According to the administration, at least one bivalent vaccine for children ages 11 years and younger may be authorized “within a short time” following the authorization of a bivalent vaccine for people ages 12 and older.
The CDC said it anticipates the bivalent vaccines will only be authorized as a single dose in people who have completed a primary vaccination series. It won’t matter how many prior booster doses a person received, so long as they’ve had their initial series.
Like Pfizer, Moderna said it does not have clinical trial data for the vaccine. Instead, the request is based on data from a booster targeting an earlier version of omicron, as well as preclinical data from mice.
Human clinical trials are currently underway, so the results won’t be available for the FDA to consider as it makes a decision.

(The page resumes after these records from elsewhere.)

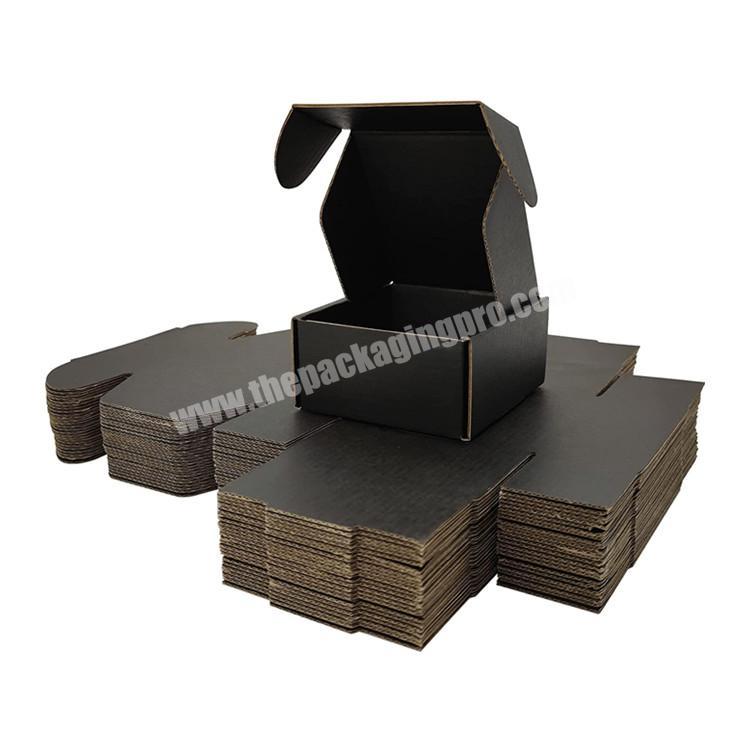 Custom Luxury Black Cardboard Shipping Printing Boxes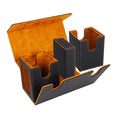 thumbnail image 7 of Card Storage Box for 200+ Cards, Card Deck Case, Card Organizer with 4 Dividers Orange, 7 of 7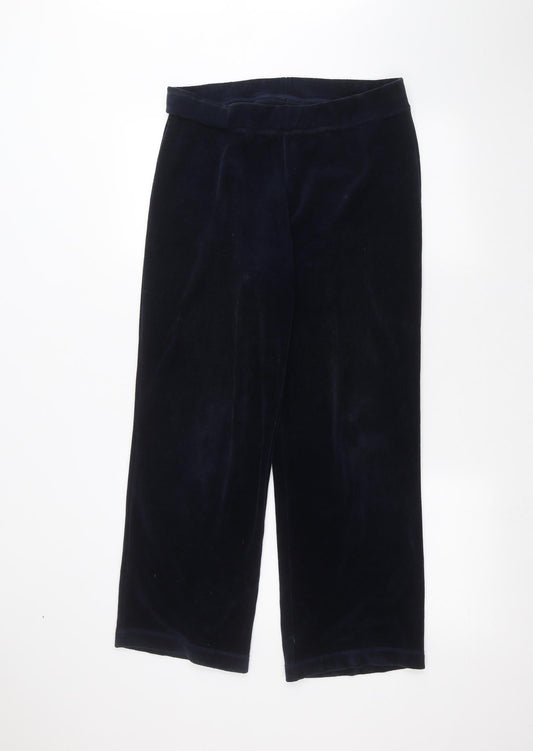 Womens UK Size 10 Marks and Spencer Regular Fit  Blue Trousers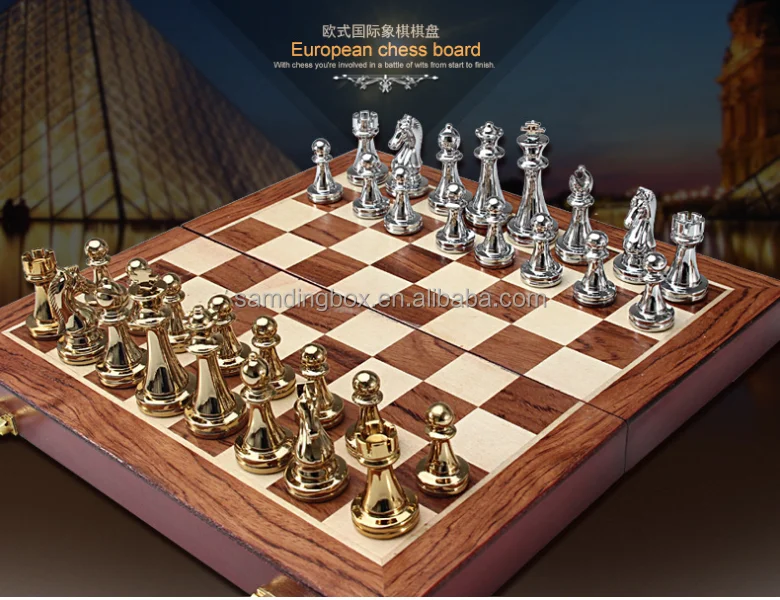 Samding Chess Board Game Set Chess Pieces Box Olive Wood Chesse Board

“We have worked closely with the FDA to ensure that Americans will have access to Moderna’s updated, bivalent booster, which, if authorized, may offer higher, broader, and more durable protection against COVID-19 compared to the currently authorized booster,” Moderna CEO Stéphane Bancel said in a statement.
It remains unclear how many people will get the new boosters, despite the potential for a surge of COVID-19 over the fall and winter, given that uptake for the first booster shot has been lagging.
The BA.4 and BA.5 subvariants account for the majority of new infections in the U.S., according to the CDC.
It’s possible those variants will be eclipsed in the fall by an even more immune-resistant strain, but the hope is that even if the vaccines target old variants they will provide broad protection against anything new.